Вот почему я призываю проанализировать ситуацию на севере Мали, принимая во внимание положение в Алжире, который не хочет, чтобы север нашей страны отделился. Однако проблема в том, что политики в Мали сегодня действуют не в интересах населения. Армия в Мали множит эти социальные противоречия — она далека от того, чтобы быть армией народа. Поэтому от нас зависит создание широкого движения всех прогрессивных сил. Это чрезвычайно сложная задача, тем более что у нас нет никакой поддержки: малийская армия находится на службе не у общественных сил, а у режима.

Одним из выходов было бы возрождение африканского интернационализма для поддержки друг друга, но левые силы в отдельных странах заняты своими национальными проблемами и им не хватает солидарности.
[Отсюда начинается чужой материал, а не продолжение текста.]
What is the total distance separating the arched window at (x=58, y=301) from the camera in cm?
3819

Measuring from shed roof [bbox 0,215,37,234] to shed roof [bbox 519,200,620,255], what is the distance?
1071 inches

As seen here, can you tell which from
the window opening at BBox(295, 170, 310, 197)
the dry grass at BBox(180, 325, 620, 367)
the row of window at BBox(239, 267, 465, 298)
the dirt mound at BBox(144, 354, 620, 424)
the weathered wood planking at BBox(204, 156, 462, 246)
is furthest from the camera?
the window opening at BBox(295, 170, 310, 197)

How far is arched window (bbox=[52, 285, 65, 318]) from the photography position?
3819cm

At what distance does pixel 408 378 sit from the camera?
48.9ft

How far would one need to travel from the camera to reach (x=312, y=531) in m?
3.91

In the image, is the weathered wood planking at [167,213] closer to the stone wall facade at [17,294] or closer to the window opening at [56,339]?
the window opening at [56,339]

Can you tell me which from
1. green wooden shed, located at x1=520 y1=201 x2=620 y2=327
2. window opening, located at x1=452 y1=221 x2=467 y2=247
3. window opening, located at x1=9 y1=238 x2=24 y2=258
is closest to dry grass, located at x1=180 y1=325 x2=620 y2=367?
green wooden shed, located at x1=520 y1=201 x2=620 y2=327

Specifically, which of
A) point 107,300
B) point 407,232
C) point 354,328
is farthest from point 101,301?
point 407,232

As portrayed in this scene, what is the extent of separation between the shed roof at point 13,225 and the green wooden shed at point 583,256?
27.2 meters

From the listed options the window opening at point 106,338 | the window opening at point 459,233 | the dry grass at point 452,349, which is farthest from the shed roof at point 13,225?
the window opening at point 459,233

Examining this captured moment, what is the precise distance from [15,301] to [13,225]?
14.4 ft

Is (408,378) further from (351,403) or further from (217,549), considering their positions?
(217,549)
Отношения с французскими коммунистами сегодня тоже очень слабые, каждый думает только о своих проблемах. Нам не хватает этой солидарности. Я не говорю о том, что обязательно нужна широкая поддержка коммунистов или социалистов — движение за мир, которое заинтересовалось бы Мали, уже было бы большим шагом вперёд. Люди здесь действительно испытывают симпатию к Путину, потому что их оттолкнул Горбачёв и последующая политика России, и теперь они считают Путина его противоположностью. Однако я считаю, что сотрудничество малийского правительства с Россией — это не более чем временный мезальянс, основанный на определённых сделках. Окажет ли Россия поддержку Мали в той степени, в которой она необходима малийцам?
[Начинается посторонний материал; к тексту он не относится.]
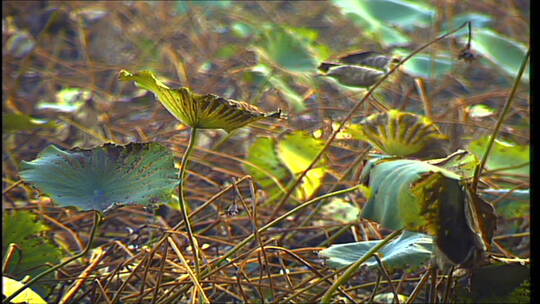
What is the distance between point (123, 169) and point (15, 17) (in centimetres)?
113

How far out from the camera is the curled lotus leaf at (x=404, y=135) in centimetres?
71

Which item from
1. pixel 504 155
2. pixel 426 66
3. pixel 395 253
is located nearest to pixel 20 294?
pixel 395 253

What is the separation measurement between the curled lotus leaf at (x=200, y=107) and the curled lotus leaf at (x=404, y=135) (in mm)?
176

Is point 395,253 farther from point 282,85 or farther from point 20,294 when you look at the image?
point 282,85

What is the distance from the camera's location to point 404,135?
2.34 feet

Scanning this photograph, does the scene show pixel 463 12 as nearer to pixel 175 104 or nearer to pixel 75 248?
pixel 75 248

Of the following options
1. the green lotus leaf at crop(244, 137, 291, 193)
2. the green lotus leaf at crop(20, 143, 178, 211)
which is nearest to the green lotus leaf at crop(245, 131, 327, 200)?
the green lotus leaf at crop(244, 137, 291, 193)

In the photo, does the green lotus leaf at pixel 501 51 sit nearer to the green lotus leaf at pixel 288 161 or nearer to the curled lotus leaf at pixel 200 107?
the green lotus leaf at pixel 288 161

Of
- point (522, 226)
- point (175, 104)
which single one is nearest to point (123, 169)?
point (175, 104)

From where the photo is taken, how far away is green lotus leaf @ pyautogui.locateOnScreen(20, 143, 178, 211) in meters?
0.60

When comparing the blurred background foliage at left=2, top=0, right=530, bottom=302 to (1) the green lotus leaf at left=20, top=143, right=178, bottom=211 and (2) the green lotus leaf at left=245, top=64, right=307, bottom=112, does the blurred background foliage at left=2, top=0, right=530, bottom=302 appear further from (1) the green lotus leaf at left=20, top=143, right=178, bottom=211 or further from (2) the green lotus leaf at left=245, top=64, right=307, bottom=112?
(1) the green lotus leaf at left=20, top=143, right=178, bottom=211

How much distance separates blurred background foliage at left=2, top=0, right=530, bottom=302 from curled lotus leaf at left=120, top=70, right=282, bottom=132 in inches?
12.7

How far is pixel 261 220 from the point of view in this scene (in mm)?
980

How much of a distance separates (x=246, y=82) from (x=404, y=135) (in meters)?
0.78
Как мы можем построить движение за мир, которое включает в себя коммунистов, либералов и прогрессистов? Если бы у нас был ответ, мы бы пришли к власти как партия ещё в 2012 году. Мы должны суметь объединить социальные силы в Мали, но сегодня нам нужна международная солидарность движения за мир и левых партий. Когда я несколько лет назад приехал в Ялту, чтобы произнести речь о мире, у меня было ощущение, что меня не поняли в России. Более того, там были даже представители французских крайне правых партий. Прогрессивная Африка сегодня никому не нужна.